To end homelessness in America, we must strengthen our ability to prevent it in the first place. To do that, we must take a multi-sector approach that focuses on housing needs, housing stability, and risks of homelessness across many different public systems.
- Reduce the risk of housing crises. Communities must address the wide range of policies contributing to the availability of, and access to, an adequate supply of safe and affordable housing; health and behavioral health resources; education and meaningful and gainful employment; opportunities for economic mobility; affordable child care; and legal assistance.
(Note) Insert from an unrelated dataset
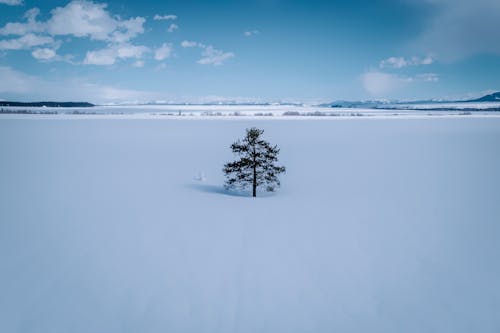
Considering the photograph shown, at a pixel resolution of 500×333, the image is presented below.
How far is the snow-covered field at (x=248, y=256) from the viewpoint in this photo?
6.21m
- Reduce the risk of homelessness while households are engaged with or are transitioning from systems. Individuals or families are often engaged with multiple public systems, such as health and behavioral health care, child welfare, and the juvenile and criminal justice systems, prior to experiencing homelessness. Those systems must work together to increase awareness of and attentiveness to housing stability, as well as strengthen their transition and/or discharge planning activities that link people to other resources, including employment and other economic mobility supports. Communities can also consider policies that increase access to home-visiting programs, family support networks, school-based supports, and other community-based programs that focus on strong families and positive youth development. Family preservation and reunification can also be explored, whenever safe and appropriate, in order to address the disproportionate impact of homelessness on single mothers and youth of color.
- Target assistance to prevent housing crises that do occur from escalating further and resulting in homelessness. Targeted assistance may include a combination of financial assistance, mediation and diversion, housing location, legal assistance, employment services, or other supports—many of which can be provided by public, non-profit, faith-based, and philanthropic programs within the community. Housing status assessments are important tools for programs to effectively identify the most at-risk households, to connect them to the supportive services and/or resources that will best respond to their housing crisis.